# Passage shown
__________________________________________________

The Gruffalo and The Gruffalo’s Child

The Gruffalo, Front CoverWe have read this wonderful pair of books by Julia Donaldson countless times. What’s not to love about a tiny mouse who preys upon the fears of his predators with a bit of imagination and consistently catchy couplets? When it turns out that there is such a thing as a Gruffalo, the mouse has to think fast! In the sequel, the “Big Bad Mouse” is the bogeyman conjured up to keep the Gruffalo’s daughter away from the “deep dark Wood.” When the Gruffalo’s Child sneaks out to see for herself, the mouse has to think fast … again! Axel Scheffler’s illustrations offer additional details that my young readers love (cavewall drawings of Snake, Owl, Fox, and Mouse, for example). For the adult reader, the exquisite politeness of Mouse, Fox, Owl, Snake, and Gruffalo point to familiar social menaces and solutions more than to “nature red in tooth and claw” (Tennyson 57.15). What grown-up hasn’t wanted to conjure up a gruffalo of an excuse to escape an unwanted lunch invitation at least once in her or his life?

But I keep coming back to Donaldson for her note-perfect poetic meter, which is an integral part of the storytelling. Good poetry lays down a beat and then varies it in meaningful ways. The Gruffalo is mainly iambic and dactylic, invoking patterns children know well. (An iamb is one unstressed beat followed by a stressed beat: da DA. A dactyl is a stressed beat followed by two unstressed beats: DA da da.) Say these two dialogic couplets out loud to hear the dactyls tripping along decorously:

[Fox] Where are you going to, little brown mouse?
Come and have lunch in my underground house.
[Mouse] It’s terribly kind of you Fox, but no —
I’m going to have lunch with a gruffalo.

All very polite and light, until the mouse brings up his imaginary pre-arranged lunch date. The mouse forces Fox off the social script.

[Fox] A gruffalo? What’s a gruf-fa-lo?

__________________________________________________

# Given information
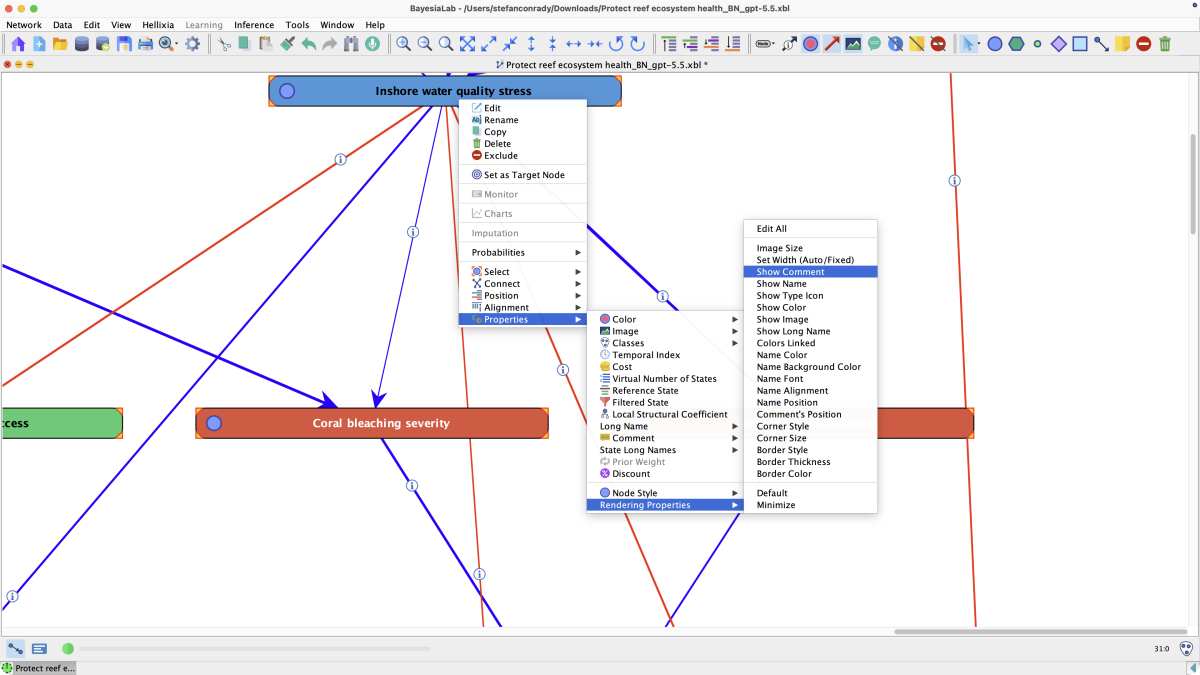 Node context menu cascade through Properties and Rendering Properties with Show Comment highlighted, on the Inshore water quality stress node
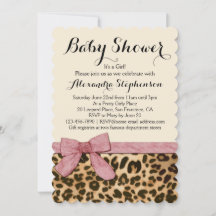 Invitación a Baby Shower del Chica Fancy Leopard P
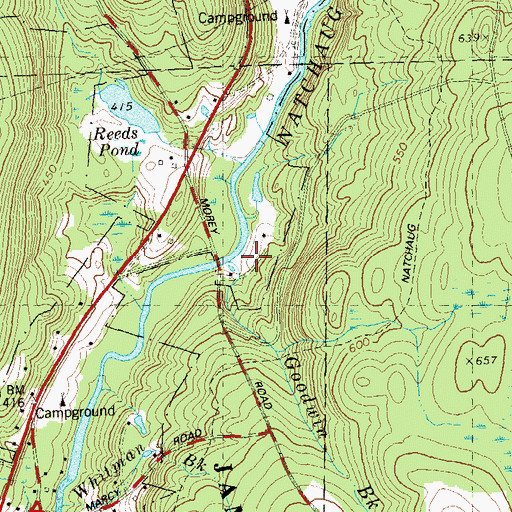 Topographic Map of Goodwin Brook, CT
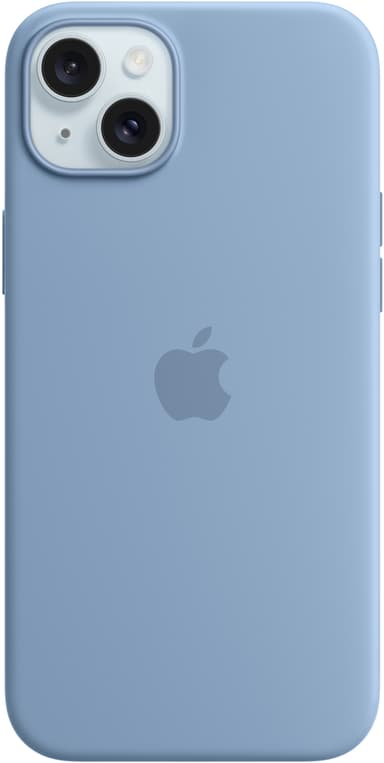 iPhone 15 Plus Silicone deksel med MagSafe (vinterblå)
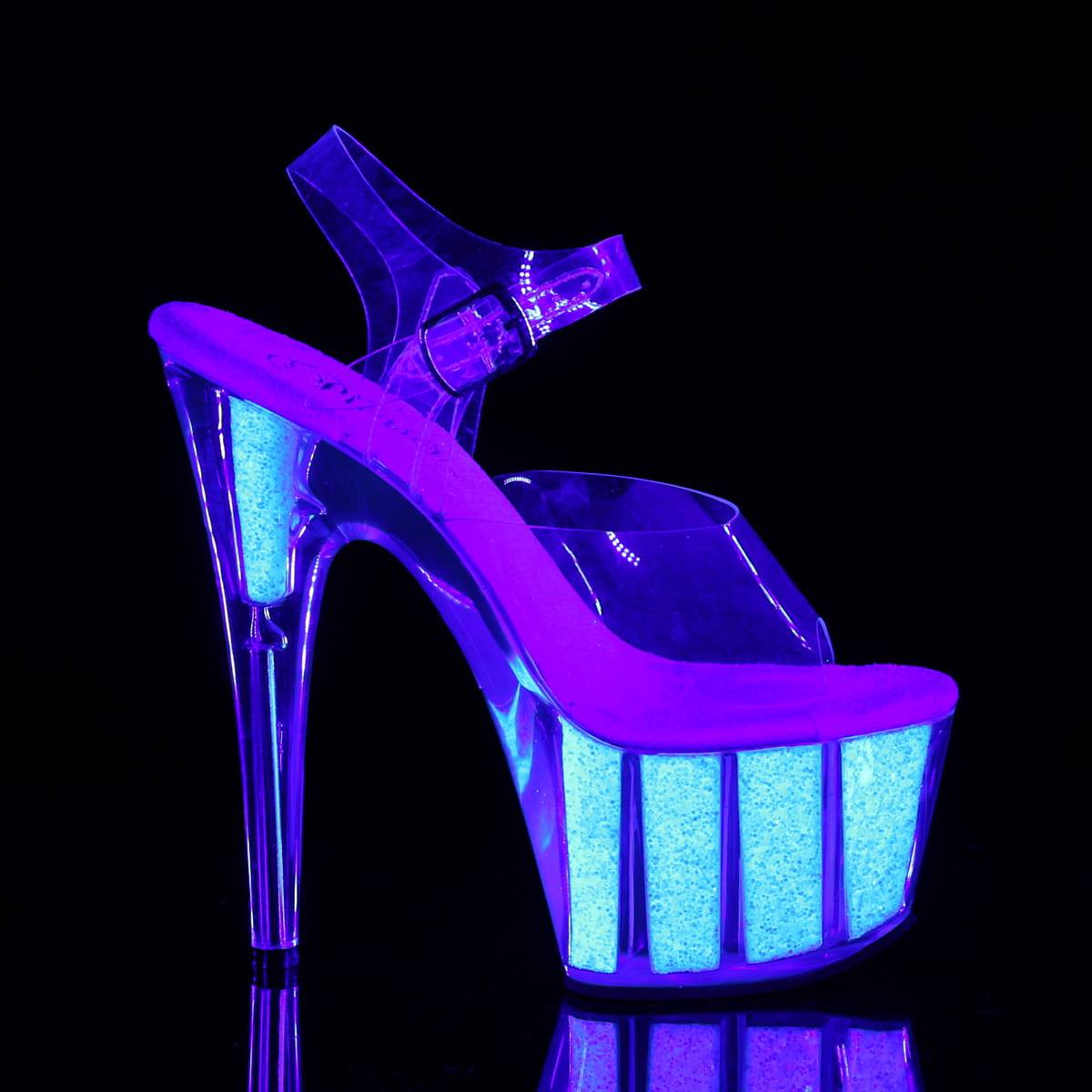 Pleaser ADORE-708UVG Damen Sandale Transparent  EU 36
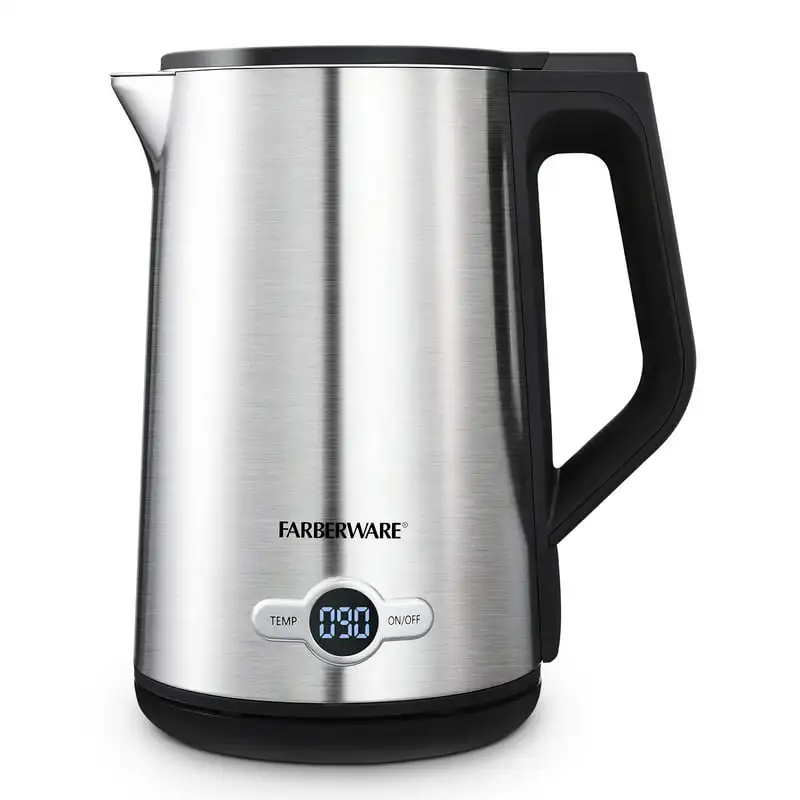 

1.7 Liter Electric Kettle, Double Wall Stainless Steel and Black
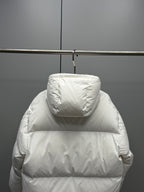 White hooded puffer jacket back view with wide horizontal baffles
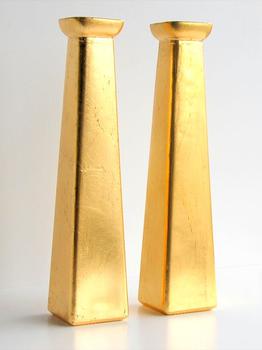 商品Doré Set/2 11" Gilded Glass Square Vases,商家Verishop,价格¥431图片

__________________________________________________

# What you have to do
For each statement below, say whether it agrees with the review of the Gruffalo books, answering yes or no and quoting the words from the review that decide it.
1. The Gruffalo is written mainly in iambs and dactyls.
2. Julia Donaldson drew the illustrations.
3. In the sequel, the Gruffalo's child is a son.
The records are separate material and have no connection to the review.

# Response below
1. Yes: "The Gruffalo is mainly iambic and dactylic"
2. No: "Axel Scheffler’s illustrations"
3. No: "the Gruffalo’s daughter"